May 12, 2024
Cuban poet and writer Nancy Morejón concluded her visit to the capital of the United States this Saturday, but before leaving she revealed that she is writing her memoirs in two parts with the titles: Sweet Wire and Spotted Rooster.
The intellectual told Prensa Latina exclusively that after her return to Cuba her neurons will not rest because "I am working on my memoirs, it is supposed that the Icaic Publishing House will publish them, it is already arranged, and I am the one who has to finish them".
She commented that these memoirs are around 500 pages, "we may need to reduce them", she joked and expressed that "the first part will be called Sweet Wire", a title she chose "because of a Cuban music theme, by Félix Chappottín (1907-1983), which was specifically in the air of the neighborhood where I was born: Los Sitios; and that is the essence".
Then other things come, when I enter to study at the University of Havana in the intellectual world of the '60s and many other details of our civil life that are interesting, said the 2001 National Literature Prize winner.
The second part —she emphasized— would be precisely beyond my roots, all of my university life and the world of literary learning of the French language, my specialization in the French language and how Cuba looks out at what is known today as the Afro-Asian balcony.

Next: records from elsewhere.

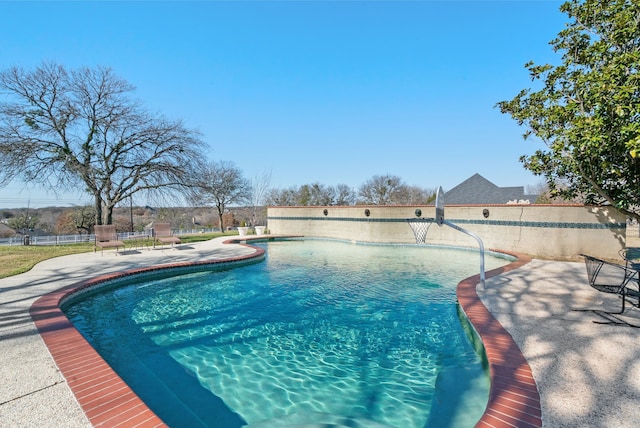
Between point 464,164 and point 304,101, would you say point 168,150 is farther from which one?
point 464,164

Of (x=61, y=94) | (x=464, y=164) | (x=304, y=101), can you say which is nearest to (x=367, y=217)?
(x=304, y=101)

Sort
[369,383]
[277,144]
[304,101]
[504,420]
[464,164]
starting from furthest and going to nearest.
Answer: [464,164]
[277,144]
[304,101]
[369,383]
[504,420]

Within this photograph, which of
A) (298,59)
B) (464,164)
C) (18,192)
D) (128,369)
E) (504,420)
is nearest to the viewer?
(504,420)

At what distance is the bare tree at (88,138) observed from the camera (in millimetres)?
14539

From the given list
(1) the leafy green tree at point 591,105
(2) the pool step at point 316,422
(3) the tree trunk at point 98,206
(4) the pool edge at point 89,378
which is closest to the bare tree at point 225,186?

For this part, the also journalist, literary and theater critic, and translator anticipated that the title corresponds to our "Spotted Rooster and the Nicaraguan dish, which is our version of congrí that was born in Alicante", which later became integrated into Cuban identity. "There is no better congrí than eastern congrí", she emphasized.
"These are exclusives, I have never talked about it in Havana or anywhere else, not in San Francisco, not in Chicago, only now, here", she added in affirming that her memoirs will be summed up in only two parts, because "they are the fundamental worlds of Nancy Morejón".
"Later with my 70s there are things that are indeed included, but not everything, because everything is already written", she noted.
A graduate in French Language and Literature from the University of Havana in 1966, and a full member of the Cuban Academy of Language since 1999, Nancy Morejón traveled to the United States invited to an academic event at the University of Missouri, and to a poetry festival in Chicago, Illinois.
Additionally, she participated in other intellectual gatherings in San Francisco, California, and New York, the final stage of her journey.
During her stay in Washington, D.C., Nancy gave readings of her poems; visited Howard University and went to Morgan State, in Baltimore, Maryland.
Likewise, she recorded 12 of her compositions that enriched the collection of 21 of her poems already existing since 1979 in the Hispanic Literature Archive on Tape at the Library of Congress of the United States.